The middle of the book is maddeningly repetitive. We are quickly presented with a sketch or our next victim in their home, arriving home, or leaving their home. Their routine is interrupted by Something Unusual (dirt on the floor, a Haitian housekeeper sneaking into a house, the shed door being strangely open, etc.). The soon-to-be victims move forward without a flashlight or lights turned on to investigate, unsuccessfully trying to build up some tension in the reader, are faced with a "turned" vampire (usually a relative, friend, or cute kid) are are pounced upon, drained by the vampire's proboscis, and pooped and urinated on by the attacker.

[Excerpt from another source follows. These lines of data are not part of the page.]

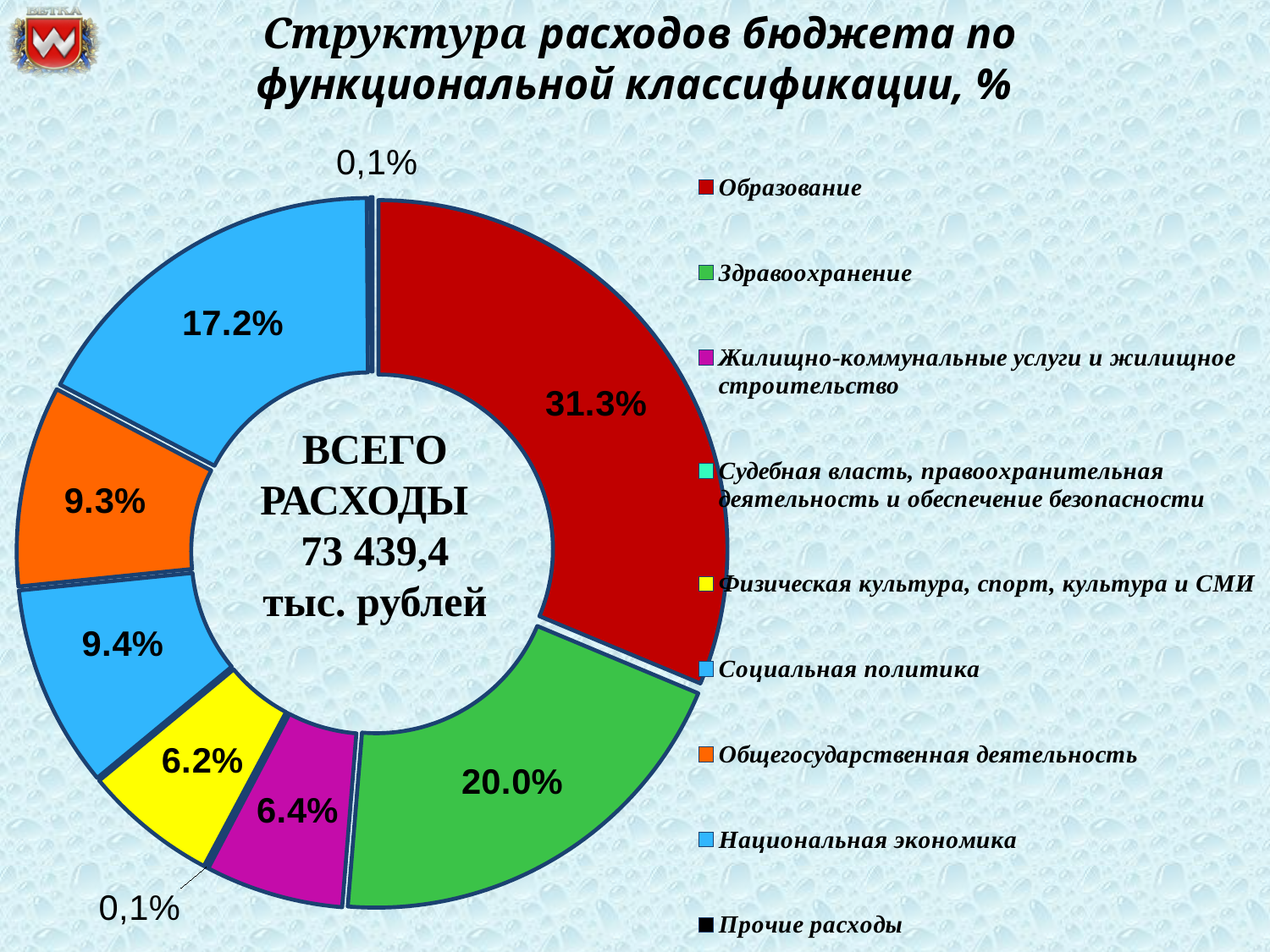
What share of budget expenditures goes to Жилищно-коммунальные услуги и жилищное строительство? 6.4% What share of budget expenditures goes to Физическая культура, спорт, культура и СМИ? 6.2% Which has a larger share: Образование or Здравоохранение? Образование What kind of chart is shown on the slide? Doughnut (pie) chart How many expenditure categories does the legend list? 9 Which expenditure category has the largest share of the budget? Образование What share of budget expenditures goes to Образование? 31.3% What total expenditure amount is shown in the centre of the chart? 73 439,4 тыс. рублей By how many percentage points does the share of Образование exceed the share of Здравоохранение? 11.3 What is the title of the chart? Структура расходов бюджета по функциональной классификации, % Which has a larger share: Жилищно-коммунальные услуги и жилищное строительство or Физическая культура, спорт, культура и СМИ? Жилищно-коммунальные услуги и жилищное строительство What share of budget expenditures goes to Здравоохранение? 20.0%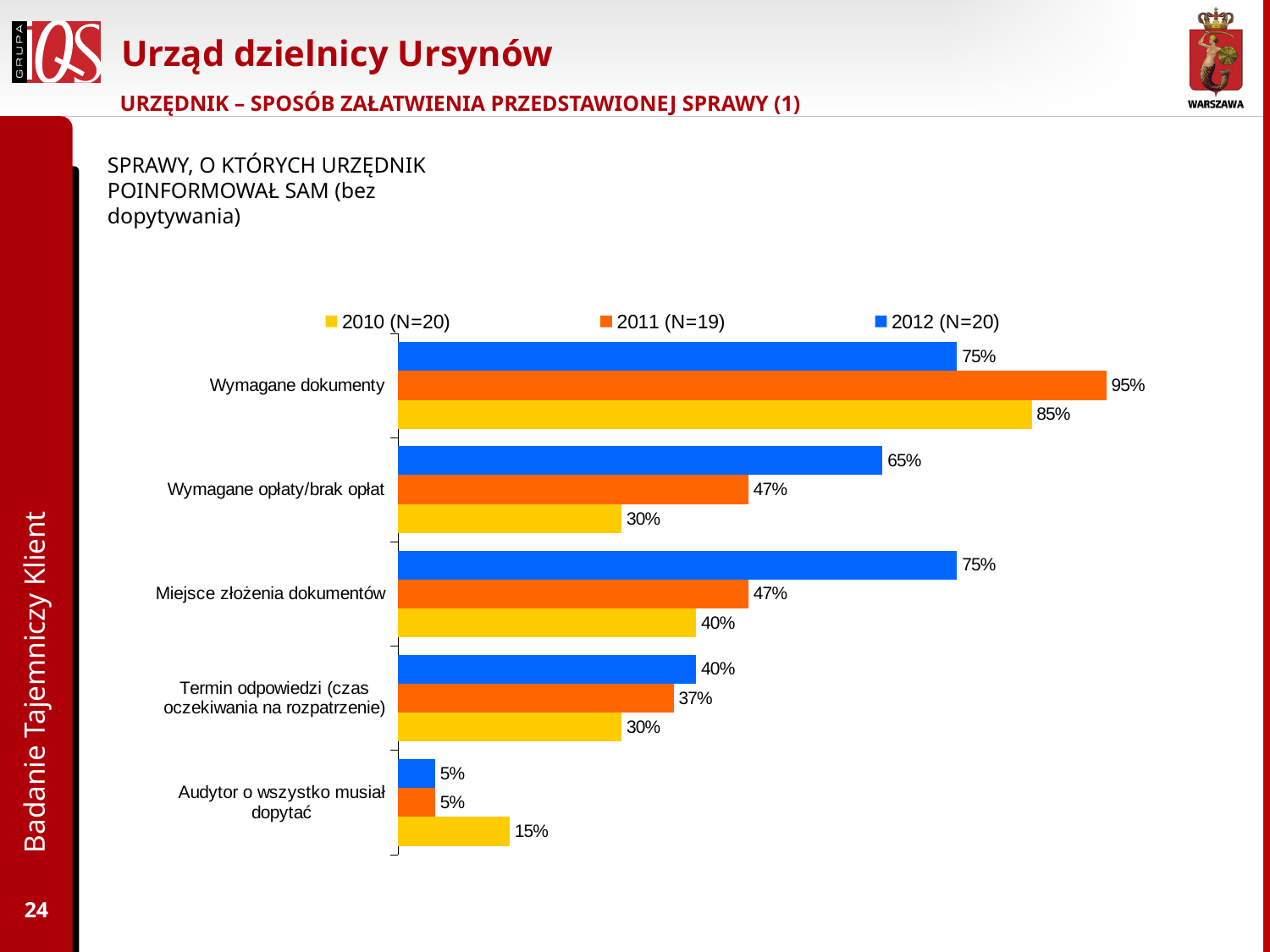
What is the difference between the 2011 (N=19) and 2010 (N=20) values for "Wymagane dokumenty"? 10% What is the value for "Audytor o wszystko musiał dopytać" in the 2010 (N=20) series? 15% Which category has the highest value in the 2012 (N=20) series? Wymagane dokumenty and Miejsce złożenia dokumentów (both 75%) What is the value for "Wymagane dokumenty" in the 2011 (N=19) series? 95% Which colour represents the 2011 (N=19) series? Orange What kind of chart is shown on the slide? Bar chart How many series does the legend list? 3 What is the difference between the 2012 (N=20) and 2010 (N=20) values for "Miejsce złożenia dokumentów"? 35% Which is larger for "Termin odpowiedzi (czas oczekiwania na rozpatrzenie)": the 2012 (N=20) value or the 2011 (N=19) value? 2012 (N=20) What is the value for "Wymagane opłaty/brak opłat" in the 2012 (N=20) series? 65% Which category has the lowest value in the 2011 (N=19) series? Audytor o wszystko musiał dopytać How many categories are shown on the chart? 5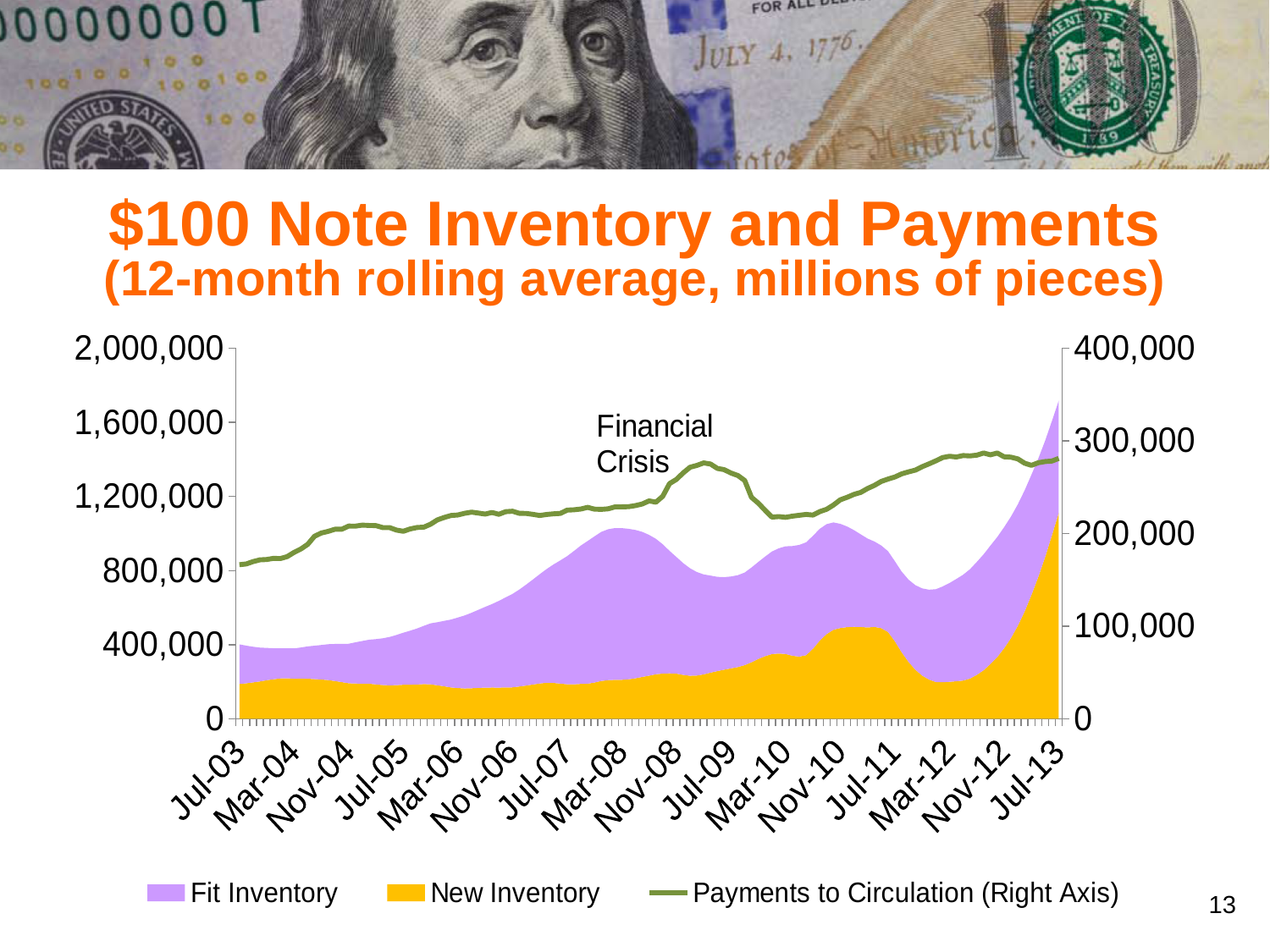
Is the value for Payments to Circulation at Jul-13 greater or less than 200,000? greater What text annotation appears above the line near Nov-08 to Jul-09? Financial Crisis Is the value for Payments to Circulation at Jul-03 greater or less than 200,000? less How many series does the legend list? 3 Which series is plotted against the right axis? Payments to Circulation Is the value for New Inventory at Jul-03 greater or less than 400,000? less What kind of chart is shown on the slide? Area chart with a line How many date labels are shown on the x axis? 16 Does Payments to Circulation generally rise or fall from Jul-03 to Jul-13? Rise What is the maximum value shown on the right axis? 400,000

Aaaaand scene!This is played out so many DAMN times with so many people we don't know or care about it becomes nearly unbearable. The Strain might refer as much to the effort it takes to make it through these tedious scenes as it does the vampire virus.
Other parts of the book are meant to inform the reader (city rats, the inner workings of the CDC, the lunar eclipse [HA HA! It's actually an occultation, you fool!] for example) but are so unnecessarily drawn out that they detract from what little story there is. As I felt recently with Cherie Priest's
Boneshaker book, less is often more in these cases.
"Lookit me!! I did my RESEARCH!"
As for logic problems and plot holes, they exist a-plenty. I won't go into all of them but the biggest to me seem to involve the virus itself. If it's a virus, why do our vampire buddies require an invitation to cross a body of water? Is the virus transmitted by vampire blood or by these pesky inchworms? Why would silver affect the vampires the way it does? What the heck is with the coffin, other than it being a carryover from other vampire novels. Its purpose is never explained and the reader is left wondering if there is any reason for it at all. I also wonder how a Holocaust survivor turned professor turned pawn shop owner, an exterminator, and a doctor all somehow turn into vampire slaying ninjas in a matter of hours. They are slicing, dicing, kicking, flipping, and karate chopping the vampires with such ruthless efficiency they emerge from every scuffle without a scratch. This not only demolishes the believability of the book but also makes us even less interested in each skirmish's outcome. We already know they'll be triumphant -- even if they are picked up by the head like a basketball with dandruff, thrown clear across the room into walls, and beset upon by legions of strong, fast, toothy monsters Hell bent to destroy them. For all the slapstick violence The Strain could almost have been titled "The Three Stooges Meet Dracula" save for the lack of humor.
We are given glimpses of some of the other six vampire Mafiosos near the end and are led to believe some kind of Vampire War is coming. Some kind of truce was formed and 3 Bosses got land over there, the other 3 got land over here. Our main vampire Boss in this book appears to have gotten the short end of the stick somewhere along the line and has been causing all sorts of ruckus of late because, darn it, he's had enough and he's not going to take it anymore!
With a set up like that the series promises to get a whole lot worse before getting any better. And I'm just talking about the writing and plot.